Edmund White: “My first memory of reading is a toad with a bad temper” | Edmond White

My first memory of reading
When I was four or five, we had a cottage in Michigan and the previous owners had left books behind. I was fascinated by a children’s book about a toad with a big calico hat and a bad temper.

My favorite book growing up
A book I found in my public elementary school library, illustrated, on American history. I was nine years old and it was in Evanston, Illinois. All I remember is a passage about Ben Franklin in Philadelphia who, unusually, was not a Quaker: “The friendliest friend in the City of Friends was no friend at all. It was a large-format book with laminated covers. I liked it because it was smart and gave me talking points.

The book that changed me as a teenager
I was 12 when I read L’Attrape-coeurs. That and the movie Rebel Without a Cause, which I saw when I was 15, were the first works of art that spoke to me in my own language. That both were “rebellious” without being political suited a teenager of the Eisenhower years.

The writer who changed my mind
When I was 16 and a very excited albeit guilt-ridden gay boy, I read Thomas Mann’s Death in Venice, which excited me because it was about an unfulfilled homosexual desire, which seemed right. I was psychoanalyzed, hoping to go straight. I read it on Lake Walloon in Michigan with lots of gnarled pines staring back at me.

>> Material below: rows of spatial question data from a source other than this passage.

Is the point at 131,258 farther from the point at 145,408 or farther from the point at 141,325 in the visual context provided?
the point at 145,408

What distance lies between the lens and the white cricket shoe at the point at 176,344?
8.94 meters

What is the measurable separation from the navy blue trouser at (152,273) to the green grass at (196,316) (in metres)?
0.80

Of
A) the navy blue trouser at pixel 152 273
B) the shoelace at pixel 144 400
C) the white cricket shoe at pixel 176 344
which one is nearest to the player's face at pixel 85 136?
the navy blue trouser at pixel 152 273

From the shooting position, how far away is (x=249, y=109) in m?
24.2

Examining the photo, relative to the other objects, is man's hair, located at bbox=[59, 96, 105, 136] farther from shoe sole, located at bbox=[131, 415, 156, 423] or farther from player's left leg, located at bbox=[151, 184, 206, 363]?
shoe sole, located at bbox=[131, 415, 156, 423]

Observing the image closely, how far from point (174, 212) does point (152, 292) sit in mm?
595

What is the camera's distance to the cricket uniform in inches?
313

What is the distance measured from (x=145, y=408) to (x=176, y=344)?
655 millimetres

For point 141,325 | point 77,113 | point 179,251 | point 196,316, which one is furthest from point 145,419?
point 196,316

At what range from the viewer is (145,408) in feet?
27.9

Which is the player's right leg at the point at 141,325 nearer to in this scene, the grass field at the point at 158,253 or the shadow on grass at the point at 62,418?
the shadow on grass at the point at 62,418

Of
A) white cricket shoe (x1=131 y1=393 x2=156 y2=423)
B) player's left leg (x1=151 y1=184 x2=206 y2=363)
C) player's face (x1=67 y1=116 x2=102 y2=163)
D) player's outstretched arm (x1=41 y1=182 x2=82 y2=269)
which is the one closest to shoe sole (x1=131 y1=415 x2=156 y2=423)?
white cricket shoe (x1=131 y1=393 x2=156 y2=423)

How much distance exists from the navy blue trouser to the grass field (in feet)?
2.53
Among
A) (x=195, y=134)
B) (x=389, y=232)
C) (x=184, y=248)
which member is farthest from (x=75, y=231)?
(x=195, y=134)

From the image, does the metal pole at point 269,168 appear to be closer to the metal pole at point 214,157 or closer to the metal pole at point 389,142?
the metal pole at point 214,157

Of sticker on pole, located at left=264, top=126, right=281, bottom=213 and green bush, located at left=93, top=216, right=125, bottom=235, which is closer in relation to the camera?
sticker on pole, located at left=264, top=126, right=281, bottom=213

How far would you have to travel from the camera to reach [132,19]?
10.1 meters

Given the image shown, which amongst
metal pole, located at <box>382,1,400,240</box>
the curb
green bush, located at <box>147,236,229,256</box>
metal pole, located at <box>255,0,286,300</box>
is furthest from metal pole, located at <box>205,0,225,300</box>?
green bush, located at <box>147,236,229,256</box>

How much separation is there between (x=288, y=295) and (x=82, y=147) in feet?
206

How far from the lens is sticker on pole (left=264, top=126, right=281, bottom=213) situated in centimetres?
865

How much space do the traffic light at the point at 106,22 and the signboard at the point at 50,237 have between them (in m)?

The book that made me want to be a writer
When I was 17, at my boarding school in the Midwest, I wrote an essay on Proust. I had a theory of my own: that the homosexual lie, where one heterosexualizes one’s experiences and transforms one’s friends into daughters (the so-called Albertine strategy), is a crucial stage in the development of the novelist (which would explain why there is has so many great writers of gay fiction). Reinventing one’s own experiments and providing the new version with compelling details and making all these substitutions (and remember them) is already the first great step towards the creation, as Proust did, of a sublime autofiction. Of course, this theory was (and is) very self-serving.

the author I came back to
I have read Proust several times in my life. As a teenager, I pretended to pretend, I only read part of it, I pretended to know how to read French, I drew the wrong conclusions (this is a damning criticism of snobbery but reading it made more snobby). In my late twenties, I read Proust with a group of New York friends and we learned life lessons and recognized our knowledge in his characters. Finally, I wrote a short biography of Proust in Paris in 1998, my last year (of 16) living in France. This time I read Proust for the first time in French.

The book that I read
Nothing from Henry Green. First at age 11 in Evanston after discovering Green’s books in the open stacks of the public library. I liked their look and what I thought was the simplicity of their style. Now I read it every two years as an old man. It makes me sick to laugh. It’s about late-middle-age love, light-hearted selfishness, the rekindling of old passions, underhanded maneuvers between privileged adults – a treasure trove of sharp dialogue and vicious intrigue that leads to the complete contentment.

The Book I Could Never Read Again
I have a two-book group with novelist Yiyun Li. I suggested we read Evelyn Waugh’s Vile Bodies, which I had read as a student and found extremely sophisticated. When we tried it a year ago, I thought it was anti-Semitic (Father Rothschild!), brutal and not funny.

The book I discovered later in life
The sentimental education of Flaubert. I had “read” it in my twenties in a disjointed and incomprehensible way, but now I loved the Parisian social scenes, the transparent use of history, the effect progression, cynicism about romantic love. I could see why Ford Madox Ford had it all memorized and he and Conrad had studied it religiously.

The book I am currently reading
The Memoirs of the Comtesse de Boigne, on the old regime, the revolution, Napoleon, the restoration, the fall of the Bourbons in 1830, etc. As a Parisian who knows everything about court life (Bourbon, Napoleonic and Orleanist), who is a brilliant observer, endowed with a historian’s memory and a pronounced taste for detail, she is the perfect witness to a chaotic moment . Now I read it between midnight and 2am.

My comfort read
In my loneliness at home, reading is my main comfort. My heartwarming read is Lord Chesterfield’s letters to his illegitimate son, an idiot he was trying to turn into a gentleman with loads of helpful advice. It was the only foreign manners book that the French considered worth reading. Among other things, it is a remnant of a time when educated people spoke German, French, Italian and English and knew ancient Latin and Greek.

Edmund White’s latest novel, A Previous Life, is published by Bloomsbury. To support the Guardian and Observer, order your copy at guardianbookshop.com. Delivery charges may apply.